Executive Director of the Louisiana Sheriffs’ Association Michael Ranatza, selectively citing a 2018 report by the Colorado Division of Criminal Justice, said recreational marijuana would increase traffic fatalities, organized crime and teen suicide.
“Is $100 million worth the death of my child, my grandchild?” Ranatza said during his impassioned testimony.
A recent multi-state statistical analysis by the Cato Institute, a conservative think tank, found the legalization of recreational marijuana had no significant positive or negative effect on crime, traffic fatalities or suicide rates.
Loren Lampert, head of the Louisiana District Attorneys Association, took a different approach in opposing the bill. He conceded that the legalization of recreational marijuana is coming, but said the state should take two to three years to study the topic before taking action.
Lampert argued that legalizing marijuana would spur an increase in cartel-related crime by allowing traffickers to divert legally grown marijuana to states where it is still prohibited.
Nelson questioned the validity of that argument.
“I would say there is no better way to hurt the cartels than to take away the hundreds of millions of dollars they get every year from selling marijuana,” Nelson said. “We’ll take the money from them and we’ll give it to our police and we’ll give it to our schools and we’ll give it to our roads.”
Nelson revised his bill in committee to remove language that would have allowed voters to legalize marijuana by a popular vote parish-by-parish. State lawmakers used this patchwork approach to legalize sports betting last year and daily fantasy sports contests in 2018.
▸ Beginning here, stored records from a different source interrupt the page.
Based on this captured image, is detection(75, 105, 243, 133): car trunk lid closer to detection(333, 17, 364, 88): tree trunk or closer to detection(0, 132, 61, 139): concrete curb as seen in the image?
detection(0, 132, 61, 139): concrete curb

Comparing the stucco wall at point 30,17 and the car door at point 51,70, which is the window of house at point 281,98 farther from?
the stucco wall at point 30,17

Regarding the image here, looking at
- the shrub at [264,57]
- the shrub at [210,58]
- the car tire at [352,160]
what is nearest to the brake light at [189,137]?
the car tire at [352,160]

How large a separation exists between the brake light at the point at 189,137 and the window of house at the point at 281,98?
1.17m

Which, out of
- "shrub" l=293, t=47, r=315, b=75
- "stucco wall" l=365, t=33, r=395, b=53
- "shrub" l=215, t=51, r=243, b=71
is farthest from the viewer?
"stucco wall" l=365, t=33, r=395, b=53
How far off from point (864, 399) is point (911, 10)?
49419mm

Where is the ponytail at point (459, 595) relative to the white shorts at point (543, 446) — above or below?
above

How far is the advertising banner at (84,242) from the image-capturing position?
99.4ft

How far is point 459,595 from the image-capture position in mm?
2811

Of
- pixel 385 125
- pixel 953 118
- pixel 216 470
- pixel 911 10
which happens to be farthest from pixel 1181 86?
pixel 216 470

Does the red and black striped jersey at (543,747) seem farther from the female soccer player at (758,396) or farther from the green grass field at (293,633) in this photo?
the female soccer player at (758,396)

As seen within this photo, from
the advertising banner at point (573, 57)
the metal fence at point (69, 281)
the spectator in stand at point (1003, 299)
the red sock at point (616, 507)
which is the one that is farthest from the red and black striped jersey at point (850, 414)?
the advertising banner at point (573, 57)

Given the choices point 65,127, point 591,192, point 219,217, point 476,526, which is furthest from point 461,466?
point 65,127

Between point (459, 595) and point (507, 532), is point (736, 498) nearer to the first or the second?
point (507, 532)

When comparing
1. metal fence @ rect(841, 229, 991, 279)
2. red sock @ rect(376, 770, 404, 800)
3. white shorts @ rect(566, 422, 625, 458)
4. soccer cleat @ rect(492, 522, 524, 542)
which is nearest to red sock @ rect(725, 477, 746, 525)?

“These are tough decisions, that’s why people send us here — to make tough decisions,” Nelson said. “If we can just punt to the people, why are we here?”
But Nelson also had a practical reason for removing that provision. To call for a statewide referendum, Nelson would have had to propose an amendment to the state’s constitution, which requires the approval of two-thirds of both chambers of the legislature. In its current form, the legislation would only need the approval of a simple majority of the House and Senate.
HB440, the partner legislation that outlines the licensing and tax structure for the would-be industry, still needs two-thirds approval of the legislature.
Rep. Scott McKnight was one of the Republicans who crossed party lines to vote for the bill, though he did so with reservations.
McKnight said he recognized the concerns of the law enforcement community, but he also recognized the overwhelming popularity of the legalization effort. He cited a recent poll by JMC Analytics, which found that 67 percent of Louisianans — and an even larger percentage of Baton Rouge-area residents — favor legalizing marijuana for medical and recreational use.
He said the bill was an unfinished product, but worthy of further discussion and debate.
When asked Tuesday afternoon if he would sign the bill, Gov. John Bel Edwards said he “had great interest in the bill” but he would reserve judgment until it cleared the legislature.
Edwards has previously said he would oppose legalizing recreational marijuana in Louisiana. The second-term Democrat comes from a law enforcement family and secured the endorsement of the Louisiana Sheriffs’ Association in both of his gubernatorial campaigns.